▶ Task statement
Write the listing out again, all of it, word for word.

Start

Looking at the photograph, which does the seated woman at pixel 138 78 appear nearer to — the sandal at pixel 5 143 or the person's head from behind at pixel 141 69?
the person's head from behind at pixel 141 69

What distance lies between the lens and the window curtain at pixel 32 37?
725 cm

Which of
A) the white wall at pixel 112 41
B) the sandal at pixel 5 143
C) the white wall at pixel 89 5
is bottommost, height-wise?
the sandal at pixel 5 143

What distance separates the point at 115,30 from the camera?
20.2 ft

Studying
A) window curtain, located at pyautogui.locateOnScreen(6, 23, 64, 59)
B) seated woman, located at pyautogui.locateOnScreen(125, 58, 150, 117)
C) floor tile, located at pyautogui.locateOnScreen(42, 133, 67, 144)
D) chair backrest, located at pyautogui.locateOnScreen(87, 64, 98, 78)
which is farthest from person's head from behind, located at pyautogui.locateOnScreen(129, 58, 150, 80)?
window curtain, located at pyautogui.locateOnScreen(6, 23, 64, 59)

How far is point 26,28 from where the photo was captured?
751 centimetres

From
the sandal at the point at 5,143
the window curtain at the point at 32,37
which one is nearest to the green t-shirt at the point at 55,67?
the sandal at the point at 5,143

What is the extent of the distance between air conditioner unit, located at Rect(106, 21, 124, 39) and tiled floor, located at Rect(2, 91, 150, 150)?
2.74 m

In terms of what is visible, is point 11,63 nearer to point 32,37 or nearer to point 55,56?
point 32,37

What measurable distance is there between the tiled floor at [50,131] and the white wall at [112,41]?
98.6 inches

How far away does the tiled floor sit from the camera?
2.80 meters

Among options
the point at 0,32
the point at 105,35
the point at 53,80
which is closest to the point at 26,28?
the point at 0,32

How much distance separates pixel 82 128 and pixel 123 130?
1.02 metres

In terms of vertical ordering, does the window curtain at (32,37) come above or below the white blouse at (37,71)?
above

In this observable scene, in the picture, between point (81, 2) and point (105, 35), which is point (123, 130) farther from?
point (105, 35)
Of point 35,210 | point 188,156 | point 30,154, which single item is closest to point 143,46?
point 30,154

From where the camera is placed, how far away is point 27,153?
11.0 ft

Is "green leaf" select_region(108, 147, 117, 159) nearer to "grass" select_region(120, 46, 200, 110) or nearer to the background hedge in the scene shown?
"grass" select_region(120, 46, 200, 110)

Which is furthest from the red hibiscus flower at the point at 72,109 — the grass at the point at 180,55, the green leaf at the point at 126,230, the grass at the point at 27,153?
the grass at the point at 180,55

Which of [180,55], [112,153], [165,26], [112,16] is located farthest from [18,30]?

End

▶ Written response
Looking at the photograph, which does the seated woman at pixel 138 78 appear nearer to — the sandal at pixel 5 143 or the person's head from behind at pixel 141 69?
the person's head from behind at pixel 141 69

What distance lies between the lens and the window curtain at pixel 32 37?
725 cm

Which of
A) the white wall at pixel 112 41
B) the sandal at pixel 5 143
C) the white wall at pixel 89 5
is bottommost, height-wise?
the sandal at pixel 5 143

What distance separates the point at 115,30 from the camera?
20.2 ft

Studying
A) window curtain, located at pyautogui.locateOnScreen(6, 23, 64, 59)
B) seated woman, located at pyautogui.locateOnScreen(125, 58, 150, 117)
C) floor tile, located at pyautogui.locateOnScreen(42, 133, 67, 144)
D) chair backrest, located at pyautogui.locateOnScreen(87, 64, 98, 78)
which is farthest from person's head from behind, located at pyautogui.locateOnScreen(129, 58, 150, 80)?
window curtain, located at pyautogui.locateOnScreen(6, 23, 64, 59)

How far is point 26,28 from where the photo was captured?
751 centimetres

From
the sandal at the point at 5,143
the window curtain at the point at 32,37
which one is nearest to the green t-shirt at the point at 55,67?
the sandal at the point at 5,143

What is the extent of the distance between air conditioner unit, located at Rect(106, 21, 124, 39) and tiled floor, located at Rect(2, 91, 150, 150)?
2.74 m

In terms of what is visible, is point 11,63 nearer to point 32,37 or nearer to point 55,56?
point 32,37

What measurable distance is there between the tiled floor at [50,131] and the white wall at [112,41]?
98.6 inches

How far away does the tiled floor sit from the camera?
2.80 meters

Among options
the point at 0,32
the point at 105,35
the point at 53,80
which is closest to the point at 26,28?
the point at 0,32

How much distance separates pixel 82 128 and pixel 123 130?
1.02 metres

In terms of vertical ordering, does the window curtain at (32,37) come above or below the white blouse at (37,71)?
above

In this observable scene, in the picture, between point (81, 2) and point (105, 35), which is point (123, 130) farther from?
point (105, 35)
Of point 35,210 | point 188,156 | point 30,154, which single item is closest to point 143,46?
point 30,154

From where the camera is placed, how far away is point 27,153?
11.0 ft

Is "green leaf" select_region(108, 147, 117, 159) nearer to "grass" select_region(120, 46, 200, 110) or nearer to the background hedge in the scene shown?
"grass" select_region(120, 46, 200, 110)

Which is furthest from the red hibiscus flower at the point at 72,109 — the grass at the point at 180,55, the green leaf at the point at 126,230, the grass at the point at 27,153?
the grass at the point at 180,55

Which of [180,55], [112,153], [165,26], [112,16] is located farthest from [18,30]?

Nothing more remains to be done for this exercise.